Comments   0   Date Arrow  October 13, 2004 at 3:12pm   User  by joel

…At least, that’s what says. I came across a link today (already forgotten where) to their Presidential Candidate Selector (epileptic ad alert), and figured I’d give it a go. The idea is similar to any of the myriad online quizzes that purport to help you figure out which Star Wars character/Sopranos character/operating system/celebrity/philosopher/rock/tree/fruit you happen to “be”. It was only 17 questions, so I figured I’d give it a go. These were my results:

  1. Your ideal theoretical candidate. (100%)
  2. Bush, President George W. – Republican (67%)
  3. Badnarik, Michael – Libertarian (46%)
  4. Kerry, Senator John, MA – Democrat (45%)
  5. Cobb, David – Green Party (36%)
  6. Nader, Ralph – Independent (36%)
  7. Peroutka, Michael – Constitution Party (31%)
  8. Brown, Walt – Socialist Party (23%)

This was surprisingly accurate, believe it or not. Of course I didn’t expect to find anyone agree with me 100% except perhaps myself, and last I checked I’m not on the ballot (for which we can all be thankful). And while my thoughts on many issues match or are mostly compatible with those of Bush, there are some issues on which he and I see differently. For example, I’m fairly opposed to some of the provisions of the Patriot Act, particularly those which seem to run counter to well-established constitutionally-protected civil liberties. To paraphrase Ben Franklin, if you give up liberty to gain security you’ll lose both. And I’m somewhat concerned about the current approach to the problems in Iraq, although I’d probably agree more with the John McCain more-boots-on-the-ground position than the John Kerry pull-out-and-leave-em-hanging approach. I confess that when I hear of Michael Moore’s Minutemen setting off car bombs on kids waiting in line for candy, I get the urge to sign up myself. But I digress…
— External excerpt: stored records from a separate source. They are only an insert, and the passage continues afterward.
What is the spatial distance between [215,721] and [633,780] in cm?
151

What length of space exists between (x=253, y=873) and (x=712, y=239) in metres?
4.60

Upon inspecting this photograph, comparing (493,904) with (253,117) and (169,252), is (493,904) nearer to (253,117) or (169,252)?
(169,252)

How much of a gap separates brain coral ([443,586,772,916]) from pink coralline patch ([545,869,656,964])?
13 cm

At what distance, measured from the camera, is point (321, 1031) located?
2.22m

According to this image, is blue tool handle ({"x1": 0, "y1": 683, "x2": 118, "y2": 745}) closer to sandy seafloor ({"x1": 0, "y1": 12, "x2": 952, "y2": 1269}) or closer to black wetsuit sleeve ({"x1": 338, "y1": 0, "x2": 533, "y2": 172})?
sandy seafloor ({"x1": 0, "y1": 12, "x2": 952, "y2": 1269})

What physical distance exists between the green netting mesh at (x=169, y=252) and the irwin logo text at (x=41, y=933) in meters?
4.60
That Libertarian Michael Badnarik came in above Kerry, if only slightly, sounds about right as well. There are elements of the Libertarian approach to things that I agree with very much. The Advocates for Self-Government, a Libertarian website, has a fairly well-regarded, brief political quiz that breaks down the differences between political persuasions in a fairly concise way. The basic idea is that there are really just two areas of government activity that influence your political leanings: your personal life and the economy. Think the government should stay out of your personal life but take responsibility for your economic well-being? You’ll probably agree with the liberal side of things. Want the government to maintain a certain moral standard but keep out of your finances? You’ll feel more at home with conservative viewpoints. Centrists want to sit back and talk it over, authoritarians (both socialists and fascists) want more government control in both areas, to varying degrees of course, and libertarians will happily tell Uncle Sam to take a hike, thank you very much.
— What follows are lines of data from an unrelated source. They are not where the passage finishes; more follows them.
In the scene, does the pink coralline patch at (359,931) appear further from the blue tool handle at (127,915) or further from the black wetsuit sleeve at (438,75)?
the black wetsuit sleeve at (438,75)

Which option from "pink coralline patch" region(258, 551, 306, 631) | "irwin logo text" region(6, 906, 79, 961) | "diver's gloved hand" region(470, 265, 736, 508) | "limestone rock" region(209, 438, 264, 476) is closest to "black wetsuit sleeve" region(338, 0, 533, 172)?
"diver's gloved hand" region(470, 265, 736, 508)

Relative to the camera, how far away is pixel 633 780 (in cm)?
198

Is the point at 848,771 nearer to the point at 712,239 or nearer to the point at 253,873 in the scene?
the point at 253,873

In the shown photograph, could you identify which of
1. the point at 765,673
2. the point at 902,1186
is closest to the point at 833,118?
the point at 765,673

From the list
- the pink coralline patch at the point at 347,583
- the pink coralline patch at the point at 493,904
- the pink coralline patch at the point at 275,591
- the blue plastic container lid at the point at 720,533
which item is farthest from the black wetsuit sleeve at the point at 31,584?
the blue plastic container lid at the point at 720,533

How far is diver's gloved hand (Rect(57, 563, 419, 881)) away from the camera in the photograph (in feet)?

I tend to agree with the libertarian positions when it comes to economic issues. For example, I have a pretty serious problem with “corporate welfare”-type situations, where the government dumps loads of money into an industry just to keep it going. Take the railroads, for instance. Or the airlines. There is no constitutional guarantee that every citizen will have affordable access to an airplane (hey Delta, if you can’t figure out a way to keep flying and stay in business, maybe it’s time to move over and make room for someone who can). And on a more personal economic level, if I’m too lazy to get off my rear and earn an honest buck, why does the government owe me anything? However, I tend not to agree with Libertarians (or Democrats, for that matter) on personal/social issues, like gay marriage and abortion. Which probably explains why Badnarik is only slightly ahead of Kerry.